During the 1960s, when I lived in France for a year, French identity was not an issue. I never had any trouble knowing who was French and who was not. I was not. But I tried. I learned how to pee in one of those holes in the ground that passed as a toilet. I was happy to let shopkeepers archly tutor my vocabulary and grammar (my Chicago-shaped accent was clearly beyond redemption). The bakery, the milk store, the butcher, the charcuterie, and the blanchisserie were veritable Berlitz classes. I learned to greet with appropriate deference and politesse their proprietors as well as my neighbors and the man who ran water down the curb and swept it twice a day. He, of course, was Arab—i.e., not French. Like me. Identity was never in doubt.
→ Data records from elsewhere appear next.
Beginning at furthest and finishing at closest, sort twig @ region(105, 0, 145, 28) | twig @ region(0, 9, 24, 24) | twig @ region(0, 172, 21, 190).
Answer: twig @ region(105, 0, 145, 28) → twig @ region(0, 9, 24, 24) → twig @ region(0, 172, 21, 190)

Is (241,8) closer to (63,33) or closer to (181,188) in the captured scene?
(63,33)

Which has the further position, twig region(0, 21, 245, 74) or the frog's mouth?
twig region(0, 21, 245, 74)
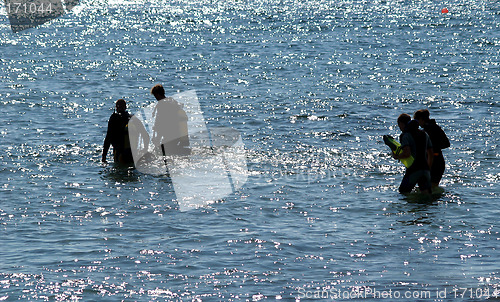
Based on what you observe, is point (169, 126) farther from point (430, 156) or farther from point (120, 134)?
point (430, 156)

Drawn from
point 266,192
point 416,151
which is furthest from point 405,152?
point 266,192

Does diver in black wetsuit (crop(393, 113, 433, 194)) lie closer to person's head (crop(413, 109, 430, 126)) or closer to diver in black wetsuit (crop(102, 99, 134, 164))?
person's head (crop(413, 109, 430, 126))

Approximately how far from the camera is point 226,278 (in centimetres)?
1089

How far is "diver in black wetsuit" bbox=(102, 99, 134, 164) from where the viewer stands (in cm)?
1733

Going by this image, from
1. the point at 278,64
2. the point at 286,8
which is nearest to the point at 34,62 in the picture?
the point at 278,64

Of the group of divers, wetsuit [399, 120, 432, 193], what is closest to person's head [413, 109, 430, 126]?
the group of divers

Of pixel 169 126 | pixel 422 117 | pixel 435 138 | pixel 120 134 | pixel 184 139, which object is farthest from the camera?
pixel 184 139

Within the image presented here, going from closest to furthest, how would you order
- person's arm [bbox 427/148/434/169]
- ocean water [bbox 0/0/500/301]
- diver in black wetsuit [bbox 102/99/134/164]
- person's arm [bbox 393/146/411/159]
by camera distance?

So I was surprised to find Roger Cohen of the New York Times reporting  that the French were now in a veritable stew (probably boeuf bourguignon), suffering “from cultural and civilizational insecurity.” The villains: immigrants; open borders; the euro; and the EU’s heavy-handed regulations. At the heart of these complaints are the charming French villages “stripped of life,” as one of Cohen’s interlocutors puts it. “Small stores had been replaced by huge ‘hypermarkets’ on the outskirts of town. Human contact was almost forgotten. ‘In the shopping malls the cashiers are lined up like cattle for the slaughter,’ he said. Old people without cars were treated like human refuse.”
I wondered: Did this sense of loss include nostalgia for those holes in the ground I remember from my limber youth? Had the three-hour lunch and naptime that closed those charming small stores and other machines of commerce gone the way of the “Deux Chevaux,” Citroen’s 2CV—a masterpiece of automotive minimalism and environmental low-impact, lacking only in comfort, speed, and safety? Haven’t laundromats finally replaced the blanchisseries that needed a week to wash and dry (and fold origami-like) the family clothes? With standard-sized refrigerators now a staple of the French kitchen, has weekly, instead of daily, shopping cast a shadow on domestic cuisine? In my time, there were no “hypermarkets” anywhere; small stores dotted the urban landscape no less than the villages.
When Marie Le Pen’s supporters chant “On est chez nous” as a lament for French identity and a plea to bring back the glory days, what do they really remember? Even she has dressed down for the campaign. Do they long for the daily domestic routine tied to the timetable of the bakery, the milk store, the butcher, the charcuterie, whose restricted hours and limited choices were as dictatorial as anything the EU has dreamed up? Do they imagine that the Napoleonic Code governing every aspect of daily life—or perhaps the dirigiste mentality the Code symbolized—was more liberating? Don’t the stagnant economy and youth unemployment have something to do with France’s very own work rules? In 1968 you practically had to take a blood test to use the Bibliotheque Nationale and have formal permission to conduct a riot.
What else have the French forgotten? Le Pen’s recent remarks on the French police’s notorious July 1942 round-up and deportation of Jews to German death camps neatly exonerated the French people: “If there was responsibility, it is with those who were in power at the time, it is not with France. France has been mistreated, in people’s minds, for years.” When I was in France, the French were just beginning to acknowledge their role in the Holocaust. Now some of them are trying hard to forget it. They are also trying to forget that the immigrants Le Pen promises to expel are the children of France’s mission civilisatrice, colonial governance in Africa, Asia, and the Middle East.
Identity is a two-edged sword. The French, and certainly those who support Le Pen, seem to have forgotten—the charming village stores notwithstanding—a great deal about France’s past.